● **Task prompt**:
Rewrite the listing as a Markdown table with the columns n and Line, starting at the line containing "How far from the optical center is (495,381)?" and ending at the last line of the listing, both included. Give each line its own row, skip blank lines, and number the rows in order.

Stored entries
**********
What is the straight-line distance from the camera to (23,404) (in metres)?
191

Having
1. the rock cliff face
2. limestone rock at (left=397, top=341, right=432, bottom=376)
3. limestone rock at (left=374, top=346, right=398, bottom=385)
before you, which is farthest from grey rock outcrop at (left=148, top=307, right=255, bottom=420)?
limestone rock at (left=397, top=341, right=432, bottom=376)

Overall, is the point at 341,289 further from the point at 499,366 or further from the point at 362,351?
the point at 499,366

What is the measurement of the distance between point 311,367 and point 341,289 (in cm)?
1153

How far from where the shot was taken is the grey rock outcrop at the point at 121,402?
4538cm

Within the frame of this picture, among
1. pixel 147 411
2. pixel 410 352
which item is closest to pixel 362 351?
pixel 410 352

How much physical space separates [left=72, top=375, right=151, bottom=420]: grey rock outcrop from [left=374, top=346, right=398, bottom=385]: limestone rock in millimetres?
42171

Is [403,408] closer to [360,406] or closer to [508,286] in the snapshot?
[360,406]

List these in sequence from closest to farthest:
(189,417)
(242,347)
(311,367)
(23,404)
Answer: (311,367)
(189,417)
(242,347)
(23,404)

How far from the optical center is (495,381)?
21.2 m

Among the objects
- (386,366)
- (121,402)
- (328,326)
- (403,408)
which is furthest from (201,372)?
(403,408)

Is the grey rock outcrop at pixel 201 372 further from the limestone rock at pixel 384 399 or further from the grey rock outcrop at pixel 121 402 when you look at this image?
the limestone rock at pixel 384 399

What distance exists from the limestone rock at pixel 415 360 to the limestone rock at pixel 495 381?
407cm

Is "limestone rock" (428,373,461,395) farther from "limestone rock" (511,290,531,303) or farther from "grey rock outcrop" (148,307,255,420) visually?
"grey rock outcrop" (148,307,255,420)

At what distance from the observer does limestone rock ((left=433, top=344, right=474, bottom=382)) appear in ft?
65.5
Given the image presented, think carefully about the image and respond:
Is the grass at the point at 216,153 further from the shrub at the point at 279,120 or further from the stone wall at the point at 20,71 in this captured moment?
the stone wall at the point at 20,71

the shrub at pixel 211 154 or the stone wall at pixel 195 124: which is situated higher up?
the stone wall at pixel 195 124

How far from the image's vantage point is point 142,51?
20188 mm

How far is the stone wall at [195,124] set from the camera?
**********
● **Answer to the exercise**:
| n | Line |
|---|---|
| 1 | How far from the optical center is (495,381)? |
| 2 | 21.2 m |
| 3 | Among the objects |
| 4 | - (386,366) |
| 5 | - (121,402) |
| 6 | - (328,326) |
| 7 | - (403,408) |
| 8 | which is furthest from (201,372)? |
| 9 | (403,408) |
| 10 | Is the grey rock outcrop at pixel 201 372 further from the limestone rock at pixel 384 399 or further from the grey rock outcrop at pixel 121 402 when you look at this image? |
| 11 | the limestone rock at pixel 384 399 |
| 12 | What distance exists from the limestone rock at pixel 415 360 to the limestone rock at pixel 495 381? |
| 13 | 407cm |
| 14 | Is "limestone rock" (428,373,461,395) farther from "limestone rock" (511,290,531,303) or farther from "grey rock outcrop" (148,307,255,420) visually? |
| 15 | "grey rock outcrop" (148,307,255,420) |
| 16 | At what distance from the observer does limestone rock ((left=433, top=344, right=474, bottom=382)) appear in ft? |
| 17 | 65.5 |
| 18 | Given the image presented, think carefully about the image and respond: |
| 19 | Is the grass at the point at 216,153 further from the shrub at the point at 279,120 or further from the stone wall at the point at 20,71 in this captured moment? |
| 20 | the stone wall at the point at 20,71 |
| 21 | the shrub at pixel 211 154 or the stone wall at pixel 195 124: which is situated higher up? |
| 22 | the stone wall at pixel 195 124 |
| 23 | How far from the image's vantage point is point 142,51? |
| 24 | 20188 mm |
| 25 | How far is the stone wall at [195,124] set from the camera? |